Upon moving to Chile I was quickly integrated into a different social security model, one that demanded my active participation and albeit daunting at first, quickly made sense not only for someone like myself occupying the middle-class but for all sectors, rich, middle and poor.
We’ve all more than likely heard the cries against the proposed privatization of social security in the U.S. What will happen if the market crashes, is the private sector really capable of handling an issue as sensitive as the well-being of each and every citizen upon retirement? Well, I would say flat-out, no. But the model, at least here in Chile, is not a completely private-sector initiative. Rather, it is an excellent example of a public/private partnership that I believe, smartly implemented, can be achieved in the U.S.
In 1981 the Chilean government embarked on the new system. Instead of the old 26% payroll tax, workers here in Chile are now required to place 10% of their wages into special savings accounts. These accounts range in risk and there are a number of providers to choose from. From a regulatory side, the providers are required to guarantee a minimum return relative to other providers. This therefore results in little variation between providers. There are also rigid restrictions on the commissions charged by the providers. Now, the one issue that has been tough to regulate as a result of the above mentioned regulation is the aggressive marketing that providers engage in to attract clients.
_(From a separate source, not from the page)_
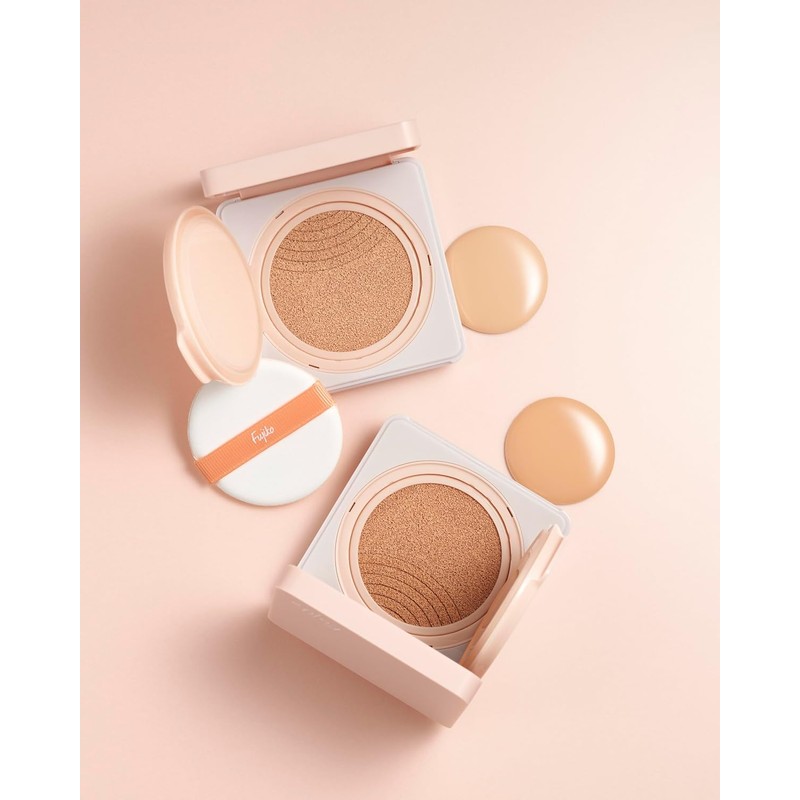 Fujiko Dual Cushion 01 Natural – 12g All-in-One Foundation, Primer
Due to little variation between providers they must do their utmost to market their fund thus driving up administrative costs. But what model is perfect, right!
The beauty of this system though does not lie in the returns, but rather the agreement with the government and the resulting psychological effects on the populace as a whole. The Chilean government addresses the biggest fear of a privatized system by maintaining a safety net in the form of a minimum pension guarantee. If a retiree’s private benefits don’t meet a minimum threshold for any reason, the government will make up those benefits bringing them back up to that threshold. These are funded from general tax revenue and not a payroll tax.
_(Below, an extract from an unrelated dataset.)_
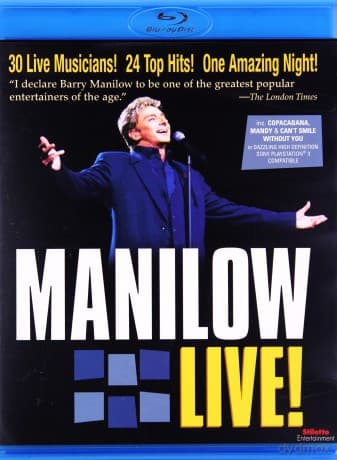 Barry Manilow: Manilow Live! Blu-Ray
Second, and most important, is this system explicitly implies that each and every Chilean citizen, regardless of their socio-economic status, has enough brains to manage their retirement. This is a concept that flies in the face of big government, namely that there are always segments of the population that will need government hand-holding because they are not capable of integrating themselves into the greater society. I have seen first-hand how empowering this system is, specifically within some poorer populations. People get it, the funds and their returns are communicated clearly and do not bog the customer down with complicated financial equations or market-talk. People understand what each fund has returned over the previous year and the risk level associated with it.
I do not believe for one bit similar populations in the U.S. would not be able to grasp and manage this either. This in my opinion is a political issue and one that serves party interests. Empowering people should be the goal here, not more hand-holding in exchange for votes.